Soin Crânio-Sacral

En savoir plus sur l'histoire de la pulsation crânio-sacral...
La pulsation est considérée comme un signe de vie, comme la respiration ou la pression artérielle, et informe sur l’état de l’organisme entier. La pulsation crânio-sacral est un signe vital moins connu que les autres, qui a d’abord été trouvée dans la tête (crâne) et le sacrum.

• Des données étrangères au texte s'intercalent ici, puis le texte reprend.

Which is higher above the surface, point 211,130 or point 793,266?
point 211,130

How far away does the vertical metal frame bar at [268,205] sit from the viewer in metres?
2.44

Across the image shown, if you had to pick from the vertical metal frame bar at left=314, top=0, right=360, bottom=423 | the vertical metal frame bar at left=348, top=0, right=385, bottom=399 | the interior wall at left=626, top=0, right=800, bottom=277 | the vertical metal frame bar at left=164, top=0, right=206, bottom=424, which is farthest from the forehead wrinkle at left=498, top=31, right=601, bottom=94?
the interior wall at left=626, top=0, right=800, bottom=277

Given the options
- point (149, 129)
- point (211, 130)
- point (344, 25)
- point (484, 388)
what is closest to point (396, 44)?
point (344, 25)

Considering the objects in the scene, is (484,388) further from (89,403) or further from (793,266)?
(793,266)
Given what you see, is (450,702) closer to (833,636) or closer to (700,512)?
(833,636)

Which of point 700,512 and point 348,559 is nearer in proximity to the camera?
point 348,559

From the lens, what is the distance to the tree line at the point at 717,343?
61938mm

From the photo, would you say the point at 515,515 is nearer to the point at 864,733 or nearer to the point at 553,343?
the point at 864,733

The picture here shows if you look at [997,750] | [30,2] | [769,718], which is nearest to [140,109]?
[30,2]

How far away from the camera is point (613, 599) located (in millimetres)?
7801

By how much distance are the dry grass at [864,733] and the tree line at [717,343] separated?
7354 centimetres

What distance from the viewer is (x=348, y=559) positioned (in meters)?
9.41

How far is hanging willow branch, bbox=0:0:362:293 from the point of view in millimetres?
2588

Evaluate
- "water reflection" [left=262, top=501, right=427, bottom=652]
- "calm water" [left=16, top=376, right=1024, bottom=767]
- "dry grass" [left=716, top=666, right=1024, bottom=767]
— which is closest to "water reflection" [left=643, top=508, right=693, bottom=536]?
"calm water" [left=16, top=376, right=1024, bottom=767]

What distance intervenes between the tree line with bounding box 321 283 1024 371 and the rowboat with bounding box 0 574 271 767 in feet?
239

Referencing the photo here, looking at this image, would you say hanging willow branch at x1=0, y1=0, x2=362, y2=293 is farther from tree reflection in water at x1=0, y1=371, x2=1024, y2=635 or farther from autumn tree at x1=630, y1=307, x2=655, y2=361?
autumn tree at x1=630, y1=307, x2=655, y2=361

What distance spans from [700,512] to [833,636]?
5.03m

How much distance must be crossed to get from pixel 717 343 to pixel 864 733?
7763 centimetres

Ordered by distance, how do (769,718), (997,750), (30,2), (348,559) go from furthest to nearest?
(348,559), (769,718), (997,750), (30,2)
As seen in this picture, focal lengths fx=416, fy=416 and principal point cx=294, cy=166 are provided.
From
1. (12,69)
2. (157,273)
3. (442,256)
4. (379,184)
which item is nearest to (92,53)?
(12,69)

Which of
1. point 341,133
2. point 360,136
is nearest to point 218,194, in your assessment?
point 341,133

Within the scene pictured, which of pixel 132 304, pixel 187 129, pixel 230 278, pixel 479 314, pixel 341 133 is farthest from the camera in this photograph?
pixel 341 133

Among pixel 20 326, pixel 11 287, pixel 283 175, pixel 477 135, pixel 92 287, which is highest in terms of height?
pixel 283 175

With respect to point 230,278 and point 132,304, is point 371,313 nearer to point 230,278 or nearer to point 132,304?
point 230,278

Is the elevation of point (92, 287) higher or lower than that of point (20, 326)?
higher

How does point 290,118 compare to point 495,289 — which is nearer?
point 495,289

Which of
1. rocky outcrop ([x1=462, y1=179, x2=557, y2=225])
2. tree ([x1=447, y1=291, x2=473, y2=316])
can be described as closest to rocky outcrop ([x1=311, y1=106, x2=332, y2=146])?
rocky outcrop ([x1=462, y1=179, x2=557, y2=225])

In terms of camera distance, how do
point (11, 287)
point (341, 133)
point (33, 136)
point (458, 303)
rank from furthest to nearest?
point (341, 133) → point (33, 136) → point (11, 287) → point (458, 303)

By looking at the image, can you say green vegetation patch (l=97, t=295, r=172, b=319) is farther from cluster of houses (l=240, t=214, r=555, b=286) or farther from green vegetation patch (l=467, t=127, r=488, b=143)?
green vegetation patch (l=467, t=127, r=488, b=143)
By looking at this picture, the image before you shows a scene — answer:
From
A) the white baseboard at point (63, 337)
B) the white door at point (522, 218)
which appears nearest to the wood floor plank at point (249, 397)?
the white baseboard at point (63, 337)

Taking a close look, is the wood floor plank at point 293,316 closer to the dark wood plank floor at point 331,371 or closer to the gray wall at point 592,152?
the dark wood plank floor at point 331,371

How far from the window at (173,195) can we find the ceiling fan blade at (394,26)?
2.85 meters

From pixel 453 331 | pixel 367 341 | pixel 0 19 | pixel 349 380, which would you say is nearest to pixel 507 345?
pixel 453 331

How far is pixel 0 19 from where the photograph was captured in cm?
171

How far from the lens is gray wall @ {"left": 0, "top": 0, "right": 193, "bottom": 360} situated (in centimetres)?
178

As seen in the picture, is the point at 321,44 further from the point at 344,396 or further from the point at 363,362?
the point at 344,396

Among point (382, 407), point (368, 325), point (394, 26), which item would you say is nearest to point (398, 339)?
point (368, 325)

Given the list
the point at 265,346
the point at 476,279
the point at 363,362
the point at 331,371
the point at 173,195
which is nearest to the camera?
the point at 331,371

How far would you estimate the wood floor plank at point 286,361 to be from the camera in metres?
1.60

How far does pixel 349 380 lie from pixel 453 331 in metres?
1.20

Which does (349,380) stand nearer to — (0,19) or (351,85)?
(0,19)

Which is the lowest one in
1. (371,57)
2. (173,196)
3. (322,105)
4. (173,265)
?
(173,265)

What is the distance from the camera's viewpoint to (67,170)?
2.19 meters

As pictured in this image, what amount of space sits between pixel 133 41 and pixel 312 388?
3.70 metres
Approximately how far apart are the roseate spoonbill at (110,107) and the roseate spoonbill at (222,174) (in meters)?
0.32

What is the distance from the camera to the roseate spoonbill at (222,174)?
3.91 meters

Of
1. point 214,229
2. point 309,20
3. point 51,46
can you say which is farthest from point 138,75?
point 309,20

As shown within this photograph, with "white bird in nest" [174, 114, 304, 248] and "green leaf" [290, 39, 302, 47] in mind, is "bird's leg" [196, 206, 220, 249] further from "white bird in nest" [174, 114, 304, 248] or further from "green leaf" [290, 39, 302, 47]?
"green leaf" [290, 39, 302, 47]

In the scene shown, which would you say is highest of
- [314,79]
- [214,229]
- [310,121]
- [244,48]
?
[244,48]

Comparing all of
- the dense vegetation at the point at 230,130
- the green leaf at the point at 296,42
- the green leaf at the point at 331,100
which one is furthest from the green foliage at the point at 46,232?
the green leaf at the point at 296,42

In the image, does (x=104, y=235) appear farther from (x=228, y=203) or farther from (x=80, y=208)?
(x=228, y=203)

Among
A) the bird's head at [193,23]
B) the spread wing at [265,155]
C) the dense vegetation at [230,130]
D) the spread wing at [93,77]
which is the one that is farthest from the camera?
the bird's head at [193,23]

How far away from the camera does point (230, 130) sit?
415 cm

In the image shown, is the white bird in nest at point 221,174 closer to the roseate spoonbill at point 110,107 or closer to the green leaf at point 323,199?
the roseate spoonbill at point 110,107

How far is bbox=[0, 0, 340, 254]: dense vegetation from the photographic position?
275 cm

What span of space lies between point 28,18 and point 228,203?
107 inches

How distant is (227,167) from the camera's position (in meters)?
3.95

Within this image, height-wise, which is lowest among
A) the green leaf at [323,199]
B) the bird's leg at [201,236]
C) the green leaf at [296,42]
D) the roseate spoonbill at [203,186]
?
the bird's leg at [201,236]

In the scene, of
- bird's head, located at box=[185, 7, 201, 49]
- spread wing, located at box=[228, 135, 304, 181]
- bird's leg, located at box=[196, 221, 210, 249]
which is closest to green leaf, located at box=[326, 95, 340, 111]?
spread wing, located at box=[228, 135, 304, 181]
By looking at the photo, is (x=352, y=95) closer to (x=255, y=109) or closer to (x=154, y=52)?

L’ostéopathe William Sutherland, étudiant du Dr Andrew Still, a découvert cette pulsation au début du 20ème siècle. Il a constaté que les os du crâne d’une personne en bonne santé ne grandissent pas ensemble à leur points de contacts mais sont mobiles les uns par rapport aux autres. Les points de contacts – les sutures crâniennes – sont des connexions flexibles. William Sutherland a senti une pulsation et a compris que la position et la liberté de mouvement des os crâniens ont des effets sur les fonctions et la structure du corps.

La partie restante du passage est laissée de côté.